Given problem — Reproduce all of the records exactly.

━━━━━━━━━━

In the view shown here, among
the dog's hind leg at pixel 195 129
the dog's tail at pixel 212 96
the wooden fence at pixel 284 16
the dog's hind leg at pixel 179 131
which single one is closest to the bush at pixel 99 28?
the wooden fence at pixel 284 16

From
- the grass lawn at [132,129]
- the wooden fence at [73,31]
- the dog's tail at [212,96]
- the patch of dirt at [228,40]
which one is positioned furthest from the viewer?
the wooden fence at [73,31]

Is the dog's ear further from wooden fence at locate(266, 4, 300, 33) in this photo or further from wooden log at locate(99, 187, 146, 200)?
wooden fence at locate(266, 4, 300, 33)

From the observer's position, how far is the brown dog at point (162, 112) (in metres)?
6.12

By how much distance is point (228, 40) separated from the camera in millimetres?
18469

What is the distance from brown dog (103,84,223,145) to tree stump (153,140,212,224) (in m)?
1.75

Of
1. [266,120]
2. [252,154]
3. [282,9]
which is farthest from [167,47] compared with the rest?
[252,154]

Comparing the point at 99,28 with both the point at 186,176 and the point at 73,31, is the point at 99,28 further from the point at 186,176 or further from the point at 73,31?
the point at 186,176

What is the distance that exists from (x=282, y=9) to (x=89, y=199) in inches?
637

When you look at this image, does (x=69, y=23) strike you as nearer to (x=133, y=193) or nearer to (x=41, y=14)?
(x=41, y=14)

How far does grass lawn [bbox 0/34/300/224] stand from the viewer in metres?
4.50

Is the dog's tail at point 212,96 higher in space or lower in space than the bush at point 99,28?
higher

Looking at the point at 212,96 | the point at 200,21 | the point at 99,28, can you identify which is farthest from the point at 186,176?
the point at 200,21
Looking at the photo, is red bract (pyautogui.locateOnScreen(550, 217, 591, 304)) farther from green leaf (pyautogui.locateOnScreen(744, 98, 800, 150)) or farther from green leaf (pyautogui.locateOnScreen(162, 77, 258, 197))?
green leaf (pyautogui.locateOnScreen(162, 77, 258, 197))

━━━━━━━━━━

Correct answer —
In the view shown here, among
the dog's hind leg at pixel 195 129
the dog's tail at pixel 212 96
the wooden fence at pixel 284 16
the dog's hind leg at pixel 179 131
which single one is closest to the bush at pixel 99 28?
the wooden fence at pixel 284 16

From
- the grass lawn at [132,129]
- the wooden fence at [73,31]
- the dog's tail at [212,96]
- the patch of dirt at [228,40]
which one is positioned furthest from the viewer?
the wooden fence at [73,31]

Is the dog's ear further from wooden fence at locate(266, 4, 300, 33) in this photo or further from wooden log at locate(99, 187, 146, 200)?
wooden fence at locate(266, 4, 300, 33)

From the observer's position, how far is the brown dog at point (162, 112) (in metres)?
6.12

By how much distance is point (228, 40) separated from the camera in millimetres?
18469

What is the distance from brown dog (103,84,223,145) to tree stump (153,140,212,224) (in m)?
1.75

Of
1. [266,120]
2. [252,154]
3. [282,9]
which is farthest from [167,47] compared with the rest?
[252,154]

Comparing the point at 99,28 with both the point at 186,176 and the point at 73,31, is the point at 99,28 further from the point at 186,176 or further from the point at 73,31?
the point at 186,176

What is the distance that exists from (x=282, y=9) to (x=89, y=199) in inches?
637

When you look at this image, does (x=69, y=23) strike you as nearer to (x=133, y=193) or nearer to (x=41, y=14)?
(x=41, y=14)

How far does grass lawn [bbox 0/34/300/224] stand from the viewer in metres?
4.50

Is the dog's tail at point 212,96 higher in space or lower in space than the bush at point 99,28?
higher

Looking at the point at 212,96 | the point at 200,21 | the point at 99,28, can you identify which is farthest from the point at 186,176?
the point at 200,21
Looking at the photo, is red bract (pyautogui.locateOnScreen(550, 217, 591, 304)) farther from green leaf (pyautogui.locateOnScreen(744, 98, 800, 150)) or farther from green leaf (pyautogui.locateOnScreen(162, 77, 258, 197))?
green leaf (pyautogui.locateOnScreen(162, 77, 258, 197))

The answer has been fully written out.